8550 Background: Ultrasound (US) guided fine needle aspiration cytology (FNAC) prior to the surgical sentinel node (SN) procedure has recently been proven to have an increased accuracy due to the introduction of new US morphology criteria. This study reports on a larger dataset, increased follow-up and analyzed US-FNAC versus the validated Memorial Sloan Kettering Cancer Center (MSKCC) Nomogram (Wong et al., 2005). Methods: Prior to SN-biopsy patients (pts) underwent lymphoscintigraphy followed by US-exam. US images were prospectively scored for predetermined morphologic criteria. FNAC was performed in all suspicious US. All pts underwent a SN biopsy. Sensitivity (sens), specificity (spec) and negative/positive predictive value (NPV and PPV) and Hazard Ratios (HR) were calculated for prognostic factors and correlated with survival.
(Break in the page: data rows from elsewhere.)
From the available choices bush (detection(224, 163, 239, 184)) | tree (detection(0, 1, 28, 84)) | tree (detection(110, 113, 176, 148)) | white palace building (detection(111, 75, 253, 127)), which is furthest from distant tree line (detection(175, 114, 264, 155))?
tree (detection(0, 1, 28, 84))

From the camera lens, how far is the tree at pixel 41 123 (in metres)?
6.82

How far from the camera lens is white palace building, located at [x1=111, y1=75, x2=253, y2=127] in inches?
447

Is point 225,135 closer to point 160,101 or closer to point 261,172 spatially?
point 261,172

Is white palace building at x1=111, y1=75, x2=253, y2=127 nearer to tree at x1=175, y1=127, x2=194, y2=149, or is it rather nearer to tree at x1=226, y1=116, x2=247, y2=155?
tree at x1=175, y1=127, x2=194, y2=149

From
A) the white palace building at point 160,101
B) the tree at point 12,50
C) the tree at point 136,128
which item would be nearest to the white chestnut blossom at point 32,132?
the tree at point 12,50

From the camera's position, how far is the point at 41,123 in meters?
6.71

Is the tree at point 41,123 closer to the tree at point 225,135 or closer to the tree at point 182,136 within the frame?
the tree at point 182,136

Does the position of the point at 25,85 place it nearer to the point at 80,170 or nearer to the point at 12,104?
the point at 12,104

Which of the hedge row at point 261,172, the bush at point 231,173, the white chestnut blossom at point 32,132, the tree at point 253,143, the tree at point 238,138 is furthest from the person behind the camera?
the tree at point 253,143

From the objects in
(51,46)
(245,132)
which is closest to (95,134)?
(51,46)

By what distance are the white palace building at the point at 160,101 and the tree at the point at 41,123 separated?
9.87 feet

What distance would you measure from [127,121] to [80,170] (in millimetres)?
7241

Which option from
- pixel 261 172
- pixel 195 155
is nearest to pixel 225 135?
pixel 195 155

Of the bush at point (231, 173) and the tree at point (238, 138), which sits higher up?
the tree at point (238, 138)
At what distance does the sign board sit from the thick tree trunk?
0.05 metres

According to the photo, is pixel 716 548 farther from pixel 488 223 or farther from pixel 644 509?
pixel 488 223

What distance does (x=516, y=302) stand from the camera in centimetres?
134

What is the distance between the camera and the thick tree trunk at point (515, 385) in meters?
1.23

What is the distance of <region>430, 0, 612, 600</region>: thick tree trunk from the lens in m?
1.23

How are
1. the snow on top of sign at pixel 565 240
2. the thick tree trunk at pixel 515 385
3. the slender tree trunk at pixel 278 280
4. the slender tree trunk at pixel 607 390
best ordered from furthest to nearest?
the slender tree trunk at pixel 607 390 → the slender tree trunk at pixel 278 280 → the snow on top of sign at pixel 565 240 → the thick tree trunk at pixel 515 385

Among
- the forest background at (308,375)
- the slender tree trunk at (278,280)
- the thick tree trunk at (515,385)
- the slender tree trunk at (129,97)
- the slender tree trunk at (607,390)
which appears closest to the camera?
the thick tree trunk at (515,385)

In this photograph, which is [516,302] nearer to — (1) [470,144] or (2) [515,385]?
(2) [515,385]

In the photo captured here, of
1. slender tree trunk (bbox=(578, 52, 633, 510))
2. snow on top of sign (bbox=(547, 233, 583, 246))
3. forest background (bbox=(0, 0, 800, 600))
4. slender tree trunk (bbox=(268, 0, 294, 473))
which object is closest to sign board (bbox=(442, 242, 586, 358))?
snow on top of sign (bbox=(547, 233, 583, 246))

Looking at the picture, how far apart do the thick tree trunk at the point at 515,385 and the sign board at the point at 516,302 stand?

Multivariate analyses were performed and compared to the nomogram. Results: Since 2001 over 1000 consecutive pts have been included into a prospective database. Median Breslow thickness was 1.6 mm, 56% were male, mean follow-up 33 months for all pts, 56 months for the first 400 pts., ulceration present in 24%. SN positivity rate was 20%(n=202). Sens and spec. of US-FNAC was 106/196(54%) and 768/779(99%). PPV and NPV were 91% and 90%. Peripheral perfusion showed a sens of 69% and PPV of 56%. Balloon shaped lymph nodes had a sens of 25% and PPV of 94%. 5-ys overall survival (OS) was 55% for US-FNAC positive vs. 92% for US-FNAC neg compared to 65% vs. 93% for SN histological pos and neg pts. There was no increase in late relapses for the first 400 pts (194 at risk at 5 yrs). The MSKCC nomogram accurately predicted SN involvement in this external dataset. Multivariate analysis for OS demonstrated that both the MSKCC Nomogram (HR 3.2, (1.5 – 6.8) P=0.002) and US-FNAC (HR 4.6 (2.6 – 8.2) P<0.001) were independent prognostic factors for OS. Conclusions: This large dataset has validated previous results on the accuracy of US-FNAC performed with new morphology criteria and the MSKCC- nomogram. US-FNAC and MSKCC are independent prognostic factors for OS. US-FNAC might be able to improve the accuracy of the nomogram, a follow-up study will address this.